Heuberger Bote

Tat in Trossingen gibt Landgerich­t noch Rätsel auf

Nachbarsch­aftsstreit endet beinahe tödlich – Prozess wird am 16. November fortgesetz­t

- Von Lothar Häring ROTTWEIL/TROSSINGEN

- Wie kommt es, dass ein Mann einfach auf seinen Nachbarn einsticht? So geschehen am 1. Mai dieses Jahres in Trossingen. Der Prozess vor dem Landgerich­t Rottweil wegen Mordversuc­hs soll die Frage klären. Am ersten Verhandlun­gstag (wir berichtete­n) legte der Angeklagte zwar ein Geständnis ab, trotzdem blieben viele Fragen offen – zumal sich Widersprüc­he zu den Aussagen des Opfers auftaten.

Auf der Anklageban­k sitzt ein 55jähriger Mann, der Einsicht zeigt, seine Tat bedauert und sich dafür entschuldi­gt. Doch als er seine Lebensgesc­hichte schildert, wird deutlich, dass sie von Brüchen durchzogen ist: Seinen Vater hat er nie kennengele­rnt, er nennt ihn abschätzig „Erzeuger“. Er wuchs in Mecklenbur­g-Vorpommern, bei Rostock, auf, lernte Fliesenleg­er. Seine Mutter starb früh, mit dem Stiefvater verstand er sich nicht. Und als 1989 die Mauer fiel, da war ihm klar: „Ich haue so schnell wie möglich ab!“

Er ging nach Trossingen, wo schon Onkel und Tanten lebten.
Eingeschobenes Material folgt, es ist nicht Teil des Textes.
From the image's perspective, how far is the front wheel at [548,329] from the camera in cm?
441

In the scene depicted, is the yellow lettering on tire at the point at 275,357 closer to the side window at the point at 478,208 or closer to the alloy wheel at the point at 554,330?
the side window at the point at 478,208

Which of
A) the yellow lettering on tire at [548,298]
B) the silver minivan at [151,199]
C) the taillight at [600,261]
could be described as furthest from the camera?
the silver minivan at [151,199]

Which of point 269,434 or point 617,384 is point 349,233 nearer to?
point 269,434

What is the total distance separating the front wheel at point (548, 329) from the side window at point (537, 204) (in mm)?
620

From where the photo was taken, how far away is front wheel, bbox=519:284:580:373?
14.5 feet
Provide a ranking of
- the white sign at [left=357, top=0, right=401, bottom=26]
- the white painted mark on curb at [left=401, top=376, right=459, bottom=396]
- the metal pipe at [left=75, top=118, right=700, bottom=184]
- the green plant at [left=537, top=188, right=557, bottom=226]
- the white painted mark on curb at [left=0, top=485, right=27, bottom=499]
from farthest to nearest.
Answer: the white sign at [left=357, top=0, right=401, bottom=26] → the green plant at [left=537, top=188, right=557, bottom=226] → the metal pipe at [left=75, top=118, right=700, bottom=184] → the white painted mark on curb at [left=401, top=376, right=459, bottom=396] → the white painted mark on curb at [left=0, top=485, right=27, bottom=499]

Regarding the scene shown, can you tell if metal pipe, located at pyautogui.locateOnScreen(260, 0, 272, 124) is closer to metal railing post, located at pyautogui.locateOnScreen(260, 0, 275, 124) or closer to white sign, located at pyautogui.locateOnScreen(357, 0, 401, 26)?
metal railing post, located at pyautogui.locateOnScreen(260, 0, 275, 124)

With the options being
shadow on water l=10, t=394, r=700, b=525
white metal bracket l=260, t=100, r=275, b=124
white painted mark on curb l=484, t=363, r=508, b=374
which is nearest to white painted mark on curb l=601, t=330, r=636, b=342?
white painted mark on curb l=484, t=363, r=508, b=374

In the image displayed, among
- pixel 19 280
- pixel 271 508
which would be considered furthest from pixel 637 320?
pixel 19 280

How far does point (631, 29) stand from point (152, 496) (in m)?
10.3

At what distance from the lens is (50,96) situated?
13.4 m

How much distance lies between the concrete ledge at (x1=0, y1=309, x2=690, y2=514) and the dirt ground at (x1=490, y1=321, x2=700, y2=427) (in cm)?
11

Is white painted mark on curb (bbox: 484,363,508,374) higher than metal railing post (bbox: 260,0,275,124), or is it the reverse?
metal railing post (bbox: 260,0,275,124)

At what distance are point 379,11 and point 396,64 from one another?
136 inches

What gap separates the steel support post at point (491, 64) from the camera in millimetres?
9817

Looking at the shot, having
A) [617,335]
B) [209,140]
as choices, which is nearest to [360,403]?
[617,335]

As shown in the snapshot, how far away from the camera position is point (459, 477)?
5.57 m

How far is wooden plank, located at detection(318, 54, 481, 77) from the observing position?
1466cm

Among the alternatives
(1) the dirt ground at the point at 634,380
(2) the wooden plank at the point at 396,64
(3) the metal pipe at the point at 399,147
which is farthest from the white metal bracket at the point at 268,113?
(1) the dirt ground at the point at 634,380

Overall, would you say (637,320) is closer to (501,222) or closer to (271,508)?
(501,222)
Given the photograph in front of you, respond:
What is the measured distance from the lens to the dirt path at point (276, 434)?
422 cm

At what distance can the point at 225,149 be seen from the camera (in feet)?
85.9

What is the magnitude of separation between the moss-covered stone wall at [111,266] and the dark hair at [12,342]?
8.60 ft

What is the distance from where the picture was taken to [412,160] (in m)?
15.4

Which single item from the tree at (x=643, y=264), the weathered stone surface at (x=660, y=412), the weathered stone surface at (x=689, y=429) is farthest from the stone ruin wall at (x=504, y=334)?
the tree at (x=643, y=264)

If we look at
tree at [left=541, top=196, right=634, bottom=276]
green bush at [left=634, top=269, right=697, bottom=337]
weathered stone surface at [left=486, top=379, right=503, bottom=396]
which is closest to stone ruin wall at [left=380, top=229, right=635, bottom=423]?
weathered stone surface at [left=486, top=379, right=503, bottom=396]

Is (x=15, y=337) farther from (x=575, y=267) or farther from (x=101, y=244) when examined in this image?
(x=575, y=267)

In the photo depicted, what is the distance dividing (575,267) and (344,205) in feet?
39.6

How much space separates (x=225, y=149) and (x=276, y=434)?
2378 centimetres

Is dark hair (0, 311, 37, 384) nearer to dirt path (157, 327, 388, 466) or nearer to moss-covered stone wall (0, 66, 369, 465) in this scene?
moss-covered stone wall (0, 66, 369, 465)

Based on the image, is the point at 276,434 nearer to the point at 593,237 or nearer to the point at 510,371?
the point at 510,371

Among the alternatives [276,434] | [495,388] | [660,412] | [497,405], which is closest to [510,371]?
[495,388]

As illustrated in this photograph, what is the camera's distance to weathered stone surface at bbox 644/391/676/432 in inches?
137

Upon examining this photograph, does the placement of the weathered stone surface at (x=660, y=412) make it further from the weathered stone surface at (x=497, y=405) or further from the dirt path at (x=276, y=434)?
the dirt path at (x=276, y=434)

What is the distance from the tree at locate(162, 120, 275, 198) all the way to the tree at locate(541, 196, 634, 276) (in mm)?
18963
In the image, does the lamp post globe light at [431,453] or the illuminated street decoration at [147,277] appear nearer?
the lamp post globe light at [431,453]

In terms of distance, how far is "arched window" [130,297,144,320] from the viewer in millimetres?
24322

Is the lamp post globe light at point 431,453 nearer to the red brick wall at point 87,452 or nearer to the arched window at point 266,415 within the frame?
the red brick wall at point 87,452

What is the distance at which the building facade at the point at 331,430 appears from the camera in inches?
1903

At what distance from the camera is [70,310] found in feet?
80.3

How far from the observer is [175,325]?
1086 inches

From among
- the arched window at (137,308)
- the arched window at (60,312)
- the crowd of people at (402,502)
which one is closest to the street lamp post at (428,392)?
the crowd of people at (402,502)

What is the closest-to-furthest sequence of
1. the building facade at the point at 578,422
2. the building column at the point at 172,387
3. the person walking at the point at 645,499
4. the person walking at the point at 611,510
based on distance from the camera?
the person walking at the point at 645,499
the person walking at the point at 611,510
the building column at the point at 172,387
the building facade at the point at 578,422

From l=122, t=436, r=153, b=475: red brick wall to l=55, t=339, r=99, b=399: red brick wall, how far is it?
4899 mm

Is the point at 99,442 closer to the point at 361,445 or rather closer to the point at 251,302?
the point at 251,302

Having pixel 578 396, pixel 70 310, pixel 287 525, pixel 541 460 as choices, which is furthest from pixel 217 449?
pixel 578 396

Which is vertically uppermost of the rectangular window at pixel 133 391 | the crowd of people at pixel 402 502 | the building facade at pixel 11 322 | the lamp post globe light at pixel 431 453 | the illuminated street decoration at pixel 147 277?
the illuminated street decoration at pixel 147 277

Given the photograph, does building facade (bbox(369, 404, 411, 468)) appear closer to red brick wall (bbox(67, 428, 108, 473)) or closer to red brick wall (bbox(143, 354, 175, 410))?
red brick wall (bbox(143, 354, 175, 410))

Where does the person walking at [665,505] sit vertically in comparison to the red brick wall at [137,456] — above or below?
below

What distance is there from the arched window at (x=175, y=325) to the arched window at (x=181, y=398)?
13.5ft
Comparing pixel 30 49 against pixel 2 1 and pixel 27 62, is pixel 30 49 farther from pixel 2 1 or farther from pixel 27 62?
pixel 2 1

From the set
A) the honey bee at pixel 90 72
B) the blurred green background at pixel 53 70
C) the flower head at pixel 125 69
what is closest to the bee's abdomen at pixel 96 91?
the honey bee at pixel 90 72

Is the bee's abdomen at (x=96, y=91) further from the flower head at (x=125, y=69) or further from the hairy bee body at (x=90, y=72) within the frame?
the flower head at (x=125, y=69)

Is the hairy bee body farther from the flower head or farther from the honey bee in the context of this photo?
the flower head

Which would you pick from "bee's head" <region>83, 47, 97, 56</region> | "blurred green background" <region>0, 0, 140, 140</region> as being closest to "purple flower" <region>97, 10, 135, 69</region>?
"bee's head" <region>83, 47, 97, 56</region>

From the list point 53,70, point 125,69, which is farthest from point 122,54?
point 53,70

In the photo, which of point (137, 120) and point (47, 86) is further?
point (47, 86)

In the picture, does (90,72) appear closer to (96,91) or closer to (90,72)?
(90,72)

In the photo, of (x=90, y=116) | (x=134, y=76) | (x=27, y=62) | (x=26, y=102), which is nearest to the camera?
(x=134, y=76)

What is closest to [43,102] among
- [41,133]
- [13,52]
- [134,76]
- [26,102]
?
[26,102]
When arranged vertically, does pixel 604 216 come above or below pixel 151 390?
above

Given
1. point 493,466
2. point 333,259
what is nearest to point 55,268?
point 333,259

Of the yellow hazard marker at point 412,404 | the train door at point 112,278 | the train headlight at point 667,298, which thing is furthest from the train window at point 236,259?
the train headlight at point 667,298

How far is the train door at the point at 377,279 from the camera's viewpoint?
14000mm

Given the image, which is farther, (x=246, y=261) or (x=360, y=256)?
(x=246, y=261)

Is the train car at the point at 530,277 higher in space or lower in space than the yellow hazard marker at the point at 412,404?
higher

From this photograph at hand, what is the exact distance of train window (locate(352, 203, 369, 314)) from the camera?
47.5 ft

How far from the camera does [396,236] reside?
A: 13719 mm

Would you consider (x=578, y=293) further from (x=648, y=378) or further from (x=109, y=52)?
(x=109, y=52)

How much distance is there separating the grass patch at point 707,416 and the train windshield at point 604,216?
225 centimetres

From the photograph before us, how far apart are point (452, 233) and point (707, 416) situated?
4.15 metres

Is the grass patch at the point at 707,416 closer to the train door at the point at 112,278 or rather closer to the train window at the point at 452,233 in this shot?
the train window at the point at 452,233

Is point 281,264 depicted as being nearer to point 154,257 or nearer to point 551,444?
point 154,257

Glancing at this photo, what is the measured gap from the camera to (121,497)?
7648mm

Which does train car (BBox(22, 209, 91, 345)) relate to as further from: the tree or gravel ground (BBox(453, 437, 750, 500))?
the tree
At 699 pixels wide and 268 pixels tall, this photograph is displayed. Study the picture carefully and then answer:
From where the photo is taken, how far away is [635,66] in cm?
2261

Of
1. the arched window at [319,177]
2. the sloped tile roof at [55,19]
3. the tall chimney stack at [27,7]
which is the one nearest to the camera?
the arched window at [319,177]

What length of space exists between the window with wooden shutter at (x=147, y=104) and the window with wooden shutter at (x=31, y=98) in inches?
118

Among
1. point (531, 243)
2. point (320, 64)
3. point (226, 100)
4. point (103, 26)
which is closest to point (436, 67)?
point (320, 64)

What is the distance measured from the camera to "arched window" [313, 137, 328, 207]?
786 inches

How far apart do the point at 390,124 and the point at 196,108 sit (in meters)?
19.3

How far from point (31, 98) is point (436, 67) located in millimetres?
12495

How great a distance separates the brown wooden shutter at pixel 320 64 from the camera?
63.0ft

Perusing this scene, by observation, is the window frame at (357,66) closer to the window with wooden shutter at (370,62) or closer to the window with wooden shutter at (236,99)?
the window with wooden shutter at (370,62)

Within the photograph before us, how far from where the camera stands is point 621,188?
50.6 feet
Hier fand er zwar schnell Arbeit, aber nicht lange, bald kam es zur Entlassung. Immer wieder fand er neue Jobs, aber immer wieder kam es zu Trennungen, aus den unterschie­dlichsten Gründen. Hinzu kamen Alkohol-Probleme, wie der heute 55Jährige vor Gericht einräumt. Er wurde zum Einzelgäng­er. Letztlich wurde Schach sein einziger Lebensinha­lt. Seine Außenkonta­kte hätten sich fast nur auf den Schachclub beschränkt, berichtet er. Und wenn er dort keine Möglichkei­t hatte, spielte er daheim Schach per Computer, Tag und Nacht.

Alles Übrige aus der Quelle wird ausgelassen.